There is a highlight on our Instagram Stories which shows my face directly after the treatment and for a couple of days afterwards as it recovers if you’re interested to see: @alldolledup_sa

*The channels actually close again within a couple of hours but it’s better to be safe than sorry

7 comments on Dermapen Aftercare: Tips & Product Recommendations

  • anye

    This might be a stupid question, but will you get the same result using a dermaroller at home?

    • Jules (author)

      Not a stupid question at all! I’m not an expert on at-home dermarolling (and I’ve never done it personally) but from what I understand, the depth of the needle usually isn’t sufficient to stimulate collagen synthesis; it’s more effective at helping your skincare products to absorb more deeply. Some do come with longer needles which might give something more like the effect of Dermapen but considering that the professional version requires a face full of numbing cream to be applied beforehand, I don’t believe you’d ever achieve the same depth required at home without anaesthetic. In short: I think if you want real results, invest in the professional treatments.

  • Lucy

    Could you tell me where you get your treatments done?

  • Jane

    Hi, I really need some advice! I’ve heard so much about The Ordinary but I don’t know where to start. I have a problem/acne skin so I know I need the ‘acids’ but I’m not sure which. Can you give me a quick run-down of the basics of the products?
    Also, I use over-the-counter skincare, ie Avene but I’m feeling a bit ‘underwhelmed’. I don’t want to spend a fortune but any tips on a otc range?

    • Jules (author)

      Hi Jane – it’s very tricky to recommend specific products for people when we don’t know the details of their skin types, skincare routines, lifestyles, preferences, sensitivities, allergies, type of breakouts, hormones, etc. but theoretically speaking the Salicylic Acid 2% Solution would be good for keeping pores clear and preventing breakouts while the Niacinamide 10% + Zinc 1% can reduce congestion, help fade PIH and manage the production of oil. The Deciem website would be the best place to find more details or you can look out for an upcoming Instagram Live/YouTube video we are planning which will take you through the products we’ve tried from the range (there are too many to explain here).
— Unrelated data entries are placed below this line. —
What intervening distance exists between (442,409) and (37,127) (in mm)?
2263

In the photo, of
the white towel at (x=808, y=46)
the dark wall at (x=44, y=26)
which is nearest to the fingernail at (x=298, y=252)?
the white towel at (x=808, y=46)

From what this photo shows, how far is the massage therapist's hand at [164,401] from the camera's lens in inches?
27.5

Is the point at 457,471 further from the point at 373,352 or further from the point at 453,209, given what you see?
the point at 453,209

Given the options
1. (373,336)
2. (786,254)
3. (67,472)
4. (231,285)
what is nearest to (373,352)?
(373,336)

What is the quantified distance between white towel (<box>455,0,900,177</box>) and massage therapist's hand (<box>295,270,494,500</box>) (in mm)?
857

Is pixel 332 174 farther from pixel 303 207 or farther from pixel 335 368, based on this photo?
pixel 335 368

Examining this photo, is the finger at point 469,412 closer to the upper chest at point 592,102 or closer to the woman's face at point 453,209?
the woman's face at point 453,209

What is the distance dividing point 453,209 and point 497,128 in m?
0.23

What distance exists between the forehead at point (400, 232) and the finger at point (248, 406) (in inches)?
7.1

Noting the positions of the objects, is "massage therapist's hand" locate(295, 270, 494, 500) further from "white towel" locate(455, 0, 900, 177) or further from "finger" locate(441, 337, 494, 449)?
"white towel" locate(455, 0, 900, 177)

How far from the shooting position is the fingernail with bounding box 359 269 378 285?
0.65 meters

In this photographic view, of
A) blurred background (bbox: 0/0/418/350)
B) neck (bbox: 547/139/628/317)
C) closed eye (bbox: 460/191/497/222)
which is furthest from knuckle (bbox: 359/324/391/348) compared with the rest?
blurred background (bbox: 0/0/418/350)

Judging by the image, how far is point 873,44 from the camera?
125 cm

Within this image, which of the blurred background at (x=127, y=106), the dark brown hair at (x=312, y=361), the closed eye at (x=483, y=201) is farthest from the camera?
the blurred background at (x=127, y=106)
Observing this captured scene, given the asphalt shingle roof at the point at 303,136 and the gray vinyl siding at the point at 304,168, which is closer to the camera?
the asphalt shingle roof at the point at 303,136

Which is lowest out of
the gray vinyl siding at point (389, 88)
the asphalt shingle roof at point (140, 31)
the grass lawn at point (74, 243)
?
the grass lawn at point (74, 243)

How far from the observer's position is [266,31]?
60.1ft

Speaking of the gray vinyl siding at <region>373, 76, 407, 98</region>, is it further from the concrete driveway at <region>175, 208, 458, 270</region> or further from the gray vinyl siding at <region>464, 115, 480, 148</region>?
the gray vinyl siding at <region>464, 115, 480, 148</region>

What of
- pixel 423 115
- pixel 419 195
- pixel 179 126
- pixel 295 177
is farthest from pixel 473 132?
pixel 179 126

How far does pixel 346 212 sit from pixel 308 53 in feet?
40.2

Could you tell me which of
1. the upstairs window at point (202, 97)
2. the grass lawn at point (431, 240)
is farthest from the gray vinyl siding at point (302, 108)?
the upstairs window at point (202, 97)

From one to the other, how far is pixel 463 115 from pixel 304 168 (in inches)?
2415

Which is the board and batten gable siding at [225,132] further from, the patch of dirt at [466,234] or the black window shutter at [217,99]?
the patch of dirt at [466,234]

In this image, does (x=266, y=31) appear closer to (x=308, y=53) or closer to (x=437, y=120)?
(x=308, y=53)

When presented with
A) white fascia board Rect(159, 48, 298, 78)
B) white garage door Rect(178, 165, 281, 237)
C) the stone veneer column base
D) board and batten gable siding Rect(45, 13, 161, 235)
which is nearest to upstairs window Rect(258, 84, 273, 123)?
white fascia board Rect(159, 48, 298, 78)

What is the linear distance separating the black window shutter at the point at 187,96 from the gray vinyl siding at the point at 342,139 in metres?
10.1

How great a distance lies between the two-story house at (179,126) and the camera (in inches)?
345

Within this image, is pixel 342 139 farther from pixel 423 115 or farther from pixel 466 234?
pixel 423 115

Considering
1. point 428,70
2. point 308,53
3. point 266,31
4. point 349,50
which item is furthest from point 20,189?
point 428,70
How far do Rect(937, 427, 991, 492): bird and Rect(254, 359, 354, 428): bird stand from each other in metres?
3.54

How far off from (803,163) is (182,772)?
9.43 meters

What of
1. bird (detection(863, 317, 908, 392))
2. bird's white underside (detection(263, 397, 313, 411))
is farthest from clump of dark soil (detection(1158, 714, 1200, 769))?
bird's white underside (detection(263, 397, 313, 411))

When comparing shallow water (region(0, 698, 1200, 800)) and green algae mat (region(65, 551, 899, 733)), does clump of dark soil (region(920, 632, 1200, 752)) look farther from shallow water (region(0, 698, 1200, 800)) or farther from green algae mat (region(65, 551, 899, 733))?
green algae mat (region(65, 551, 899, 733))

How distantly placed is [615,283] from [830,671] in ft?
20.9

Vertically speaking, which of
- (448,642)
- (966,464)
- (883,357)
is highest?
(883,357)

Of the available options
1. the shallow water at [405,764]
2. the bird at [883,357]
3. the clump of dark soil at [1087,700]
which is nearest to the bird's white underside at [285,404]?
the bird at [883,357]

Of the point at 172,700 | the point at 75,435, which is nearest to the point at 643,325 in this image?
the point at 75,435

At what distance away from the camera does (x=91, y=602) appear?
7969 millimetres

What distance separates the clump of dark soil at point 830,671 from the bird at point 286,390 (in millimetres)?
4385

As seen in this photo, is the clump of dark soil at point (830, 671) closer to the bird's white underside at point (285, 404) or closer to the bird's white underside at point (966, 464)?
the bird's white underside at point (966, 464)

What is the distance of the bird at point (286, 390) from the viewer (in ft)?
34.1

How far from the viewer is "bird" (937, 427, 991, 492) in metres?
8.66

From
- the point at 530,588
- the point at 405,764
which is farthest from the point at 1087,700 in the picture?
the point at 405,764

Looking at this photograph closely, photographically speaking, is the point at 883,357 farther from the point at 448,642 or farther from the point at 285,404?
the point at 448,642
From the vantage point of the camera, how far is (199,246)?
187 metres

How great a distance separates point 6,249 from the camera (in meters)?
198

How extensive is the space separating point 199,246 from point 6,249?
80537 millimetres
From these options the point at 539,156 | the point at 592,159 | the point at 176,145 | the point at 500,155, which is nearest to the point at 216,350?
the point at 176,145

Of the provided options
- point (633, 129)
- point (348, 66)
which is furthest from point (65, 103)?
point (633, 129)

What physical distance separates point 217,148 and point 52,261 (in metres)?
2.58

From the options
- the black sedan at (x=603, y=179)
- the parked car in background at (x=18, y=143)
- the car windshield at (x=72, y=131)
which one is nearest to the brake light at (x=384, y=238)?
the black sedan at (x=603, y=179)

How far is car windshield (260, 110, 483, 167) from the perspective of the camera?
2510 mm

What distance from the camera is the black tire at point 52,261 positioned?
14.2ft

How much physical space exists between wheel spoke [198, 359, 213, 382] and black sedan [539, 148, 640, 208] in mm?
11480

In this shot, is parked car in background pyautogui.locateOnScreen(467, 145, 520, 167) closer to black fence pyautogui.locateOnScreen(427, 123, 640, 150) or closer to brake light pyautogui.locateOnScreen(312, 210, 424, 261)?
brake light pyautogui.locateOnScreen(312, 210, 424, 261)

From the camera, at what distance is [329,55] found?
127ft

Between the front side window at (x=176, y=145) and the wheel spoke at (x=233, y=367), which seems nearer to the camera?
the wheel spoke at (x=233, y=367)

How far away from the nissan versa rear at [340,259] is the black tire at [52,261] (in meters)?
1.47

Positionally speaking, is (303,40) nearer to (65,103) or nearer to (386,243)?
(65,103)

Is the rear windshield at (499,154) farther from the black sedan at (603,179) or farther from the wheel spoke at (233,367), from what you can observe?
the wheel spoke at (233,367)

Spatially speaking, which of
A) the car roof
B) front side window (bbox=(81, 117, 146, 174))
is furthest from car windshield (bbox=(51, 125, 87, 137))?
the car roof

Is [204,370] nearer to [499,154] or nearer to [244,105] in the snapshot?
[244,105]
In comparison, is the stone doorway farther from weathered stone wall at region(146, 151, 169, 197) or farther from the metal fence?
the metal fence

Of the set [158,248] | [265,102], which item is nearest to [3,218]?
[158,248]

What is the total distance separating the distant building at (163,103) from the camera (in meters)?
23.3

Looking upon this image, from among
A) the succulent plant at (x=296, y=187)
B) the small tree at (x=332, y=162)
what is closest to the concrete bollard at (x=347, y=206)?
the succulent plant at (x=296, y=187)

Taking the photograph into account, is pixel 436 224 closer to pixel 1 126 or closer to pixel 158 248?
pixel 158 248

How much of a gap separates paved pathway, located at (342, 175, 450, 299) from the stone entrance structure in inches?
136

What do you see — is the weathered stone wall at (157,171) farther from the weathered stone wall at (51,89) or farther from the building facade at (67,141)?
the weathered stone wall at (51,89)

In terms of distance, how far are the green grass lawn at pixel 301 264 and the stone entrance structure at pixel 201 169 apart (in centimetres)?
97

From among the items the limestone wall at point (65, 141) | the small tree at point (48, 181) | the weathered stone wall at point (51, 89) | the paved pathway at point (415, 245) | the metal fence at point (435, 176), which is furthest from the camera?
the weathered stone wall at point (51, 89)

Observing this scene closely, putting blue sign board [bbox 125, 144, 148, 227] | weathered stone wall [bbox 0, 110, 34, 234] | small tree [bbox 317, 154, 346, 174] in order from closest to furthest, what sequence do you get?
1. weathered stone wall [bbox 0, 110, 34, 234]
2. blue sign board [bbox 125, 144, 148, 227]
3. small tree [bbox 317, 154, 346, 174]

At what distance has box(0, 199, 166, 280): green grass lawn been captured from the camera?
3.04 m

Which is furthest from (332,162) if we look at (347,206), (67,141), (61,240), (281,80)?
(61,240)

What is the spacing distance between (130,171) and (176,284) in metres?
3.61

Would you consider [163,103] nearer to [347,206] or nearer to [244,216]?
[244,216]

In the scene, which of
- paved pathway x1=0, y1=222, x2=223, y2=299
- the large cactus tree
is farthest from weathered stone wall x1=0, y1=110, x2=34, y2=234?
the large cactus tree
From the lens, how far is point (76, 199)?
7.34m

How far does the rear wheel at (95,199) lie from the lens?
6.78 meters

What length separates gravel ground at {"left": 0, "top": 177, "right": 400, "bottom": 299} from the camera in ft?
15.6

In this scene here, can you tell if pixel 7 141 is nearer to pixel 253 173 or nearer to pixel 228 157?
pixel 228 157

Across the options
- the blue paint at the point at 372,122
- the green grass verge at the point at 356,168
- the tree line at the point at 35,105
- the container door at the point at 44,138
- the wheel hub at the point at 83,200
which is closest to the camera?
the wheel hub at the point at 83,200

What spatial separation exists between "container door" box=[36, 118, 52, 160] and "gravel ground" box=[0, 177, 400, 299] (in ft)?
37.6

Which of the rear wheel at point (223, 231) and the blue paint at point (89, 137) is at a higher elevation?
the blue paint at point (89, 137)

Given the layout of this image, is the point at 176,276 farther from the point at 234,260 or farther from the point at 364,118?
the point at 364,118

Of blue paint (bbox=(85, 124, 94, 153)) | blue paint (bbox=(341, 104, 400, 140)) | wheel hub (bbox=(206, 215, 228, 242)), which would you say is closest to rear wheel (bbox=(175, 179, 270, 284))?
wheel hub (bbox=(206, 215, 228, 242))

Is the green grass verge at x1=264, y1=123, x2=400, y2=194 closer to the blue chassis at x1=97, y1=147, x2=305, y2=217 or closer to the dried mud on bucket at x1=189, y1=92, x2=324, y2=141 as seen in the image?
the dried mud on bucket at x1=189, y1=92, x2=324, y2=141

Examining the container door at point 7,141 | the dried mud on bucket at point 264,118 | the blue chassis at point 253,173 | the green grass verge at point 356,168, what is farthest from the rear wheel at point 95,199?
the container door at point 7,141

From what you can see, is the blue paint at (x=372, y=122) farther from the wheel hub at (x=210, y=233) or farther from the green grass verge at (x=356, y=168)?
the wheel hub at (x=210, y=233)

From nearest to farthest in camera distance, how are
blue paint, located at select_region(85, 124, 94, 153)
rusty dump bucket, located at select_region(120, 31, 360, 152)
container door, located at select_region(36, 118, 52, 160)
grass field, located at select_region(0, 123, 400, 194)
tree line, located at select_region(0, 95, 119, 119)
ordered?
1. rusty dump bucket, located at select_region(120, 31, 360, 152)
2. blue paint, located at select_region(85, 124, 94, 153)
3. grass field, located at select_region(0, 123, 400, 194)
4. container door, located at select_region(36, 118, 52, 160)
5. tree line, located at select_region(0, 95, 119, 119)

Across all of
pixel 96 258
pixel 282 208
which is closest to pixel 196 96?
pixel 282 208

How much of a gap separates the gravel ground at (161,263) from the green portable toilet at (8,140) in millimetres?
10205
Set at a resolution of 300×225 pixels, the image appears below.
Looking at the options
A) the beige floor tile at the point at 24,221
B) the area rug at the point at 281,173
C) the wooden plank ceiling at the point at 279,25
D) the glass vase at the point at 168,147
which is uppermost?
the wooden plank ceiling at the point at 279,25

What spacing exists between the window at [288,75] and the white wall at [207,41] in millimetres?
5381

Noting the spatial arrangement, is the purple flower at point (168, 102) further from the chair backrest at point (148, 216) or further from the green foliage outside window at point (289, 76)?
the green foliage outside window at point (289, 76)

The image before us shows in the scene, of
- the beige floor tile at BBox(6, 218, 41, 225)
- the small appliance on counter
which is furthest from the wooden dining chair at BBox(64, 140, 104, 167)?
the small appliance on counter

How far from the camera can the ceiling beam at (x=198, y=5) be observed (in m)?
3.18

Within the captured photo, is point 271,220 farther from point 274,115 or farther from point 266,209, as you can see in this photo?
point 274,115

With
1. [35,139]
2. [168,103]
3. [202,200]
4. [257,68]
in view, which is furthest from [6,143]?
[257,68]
      If you’re looking for something more active to tackle your blemishes, then check out the Lamelle Clarity range: https://www.dermastore.co.za/shop/range/lamelle/clarity/ (Avene make beautiful products but its not really geared towards problem skin – its designed for those with sensitive skin so it’s very gentle)

      • Jules (author)

        By the way, if you’re struggling with your skin then we strongly recommend investing in an appointment with a professional dermatologist to steer you in the right direction. Trying loads of different products without understanding what is causing your breakouts and therefore how best to treat them is going to cost you a lot more time and money in the long run. You don’t necessarily need expensive/medical-grade skincare but you do need to know what kind of products your skin needs and only a specialist looking at your skin IRL can tell you that.